Exercise instructions
Give the items as a Markdown table with the columns Row and Line, numbering each non-blank line and leaving blank lines out. Begin at the line that has "What is the" and stop at the last line of the items.

+ + + + + + +

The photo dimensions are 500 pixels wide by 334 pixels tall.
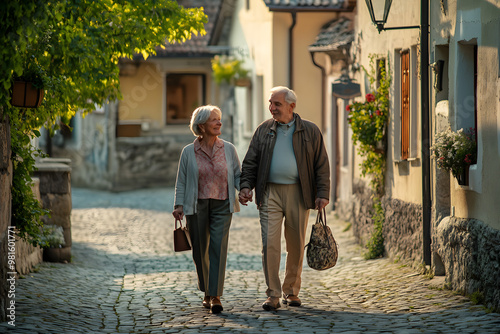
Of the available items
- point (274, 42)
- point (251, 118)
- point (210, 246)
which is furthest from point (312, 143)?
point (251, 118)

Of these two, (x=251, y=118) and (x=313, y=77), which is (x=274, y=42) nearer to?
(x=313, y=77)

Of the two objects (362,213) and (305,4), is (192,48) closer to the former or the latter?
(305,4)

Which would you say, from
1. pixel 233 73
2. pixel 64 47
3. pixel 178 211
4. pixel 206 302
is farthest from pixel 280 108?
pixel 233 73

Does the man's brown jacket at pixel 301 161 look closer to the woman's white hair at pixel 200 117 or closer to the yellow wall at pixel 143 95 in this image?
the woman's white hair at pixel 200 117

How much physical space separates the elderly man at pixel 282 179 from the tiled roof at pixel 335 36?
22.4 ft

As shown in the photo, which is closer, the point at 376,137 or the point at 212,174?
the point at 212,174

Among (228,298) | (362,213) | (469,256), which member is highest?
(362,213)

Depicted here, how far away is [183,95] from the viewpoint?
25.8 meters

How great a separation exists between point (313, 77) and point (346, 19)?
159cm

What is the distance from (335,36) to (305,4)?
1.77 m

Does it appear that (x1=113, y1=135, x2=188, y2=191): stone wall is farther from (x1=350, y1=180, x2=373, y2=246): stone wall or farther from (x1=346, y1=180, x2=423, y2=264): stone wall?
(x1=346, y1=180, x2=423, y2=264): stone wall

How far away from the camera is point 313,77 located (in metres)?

+ + + + + + +

Full output
| Row | Line |
|---|---|
| 1 | What is the distance from (335,36) to (305,4)? |
| 2 | 1.77 m |
| 3 | Does it appear that (x1=113, y1=135, x2=188, y2=191): stone wall is farther from (x1=350, y1=180, x2=373, y2=246): stone wall or farther from (x1=346, y1=180, x2=423, y2=264): stone wall? |
| 4 | (x1=346, y1=180, x2=423, y2=264): stone wall |
| 5 | How far away from the camera is point 313,77 located (in metres)? |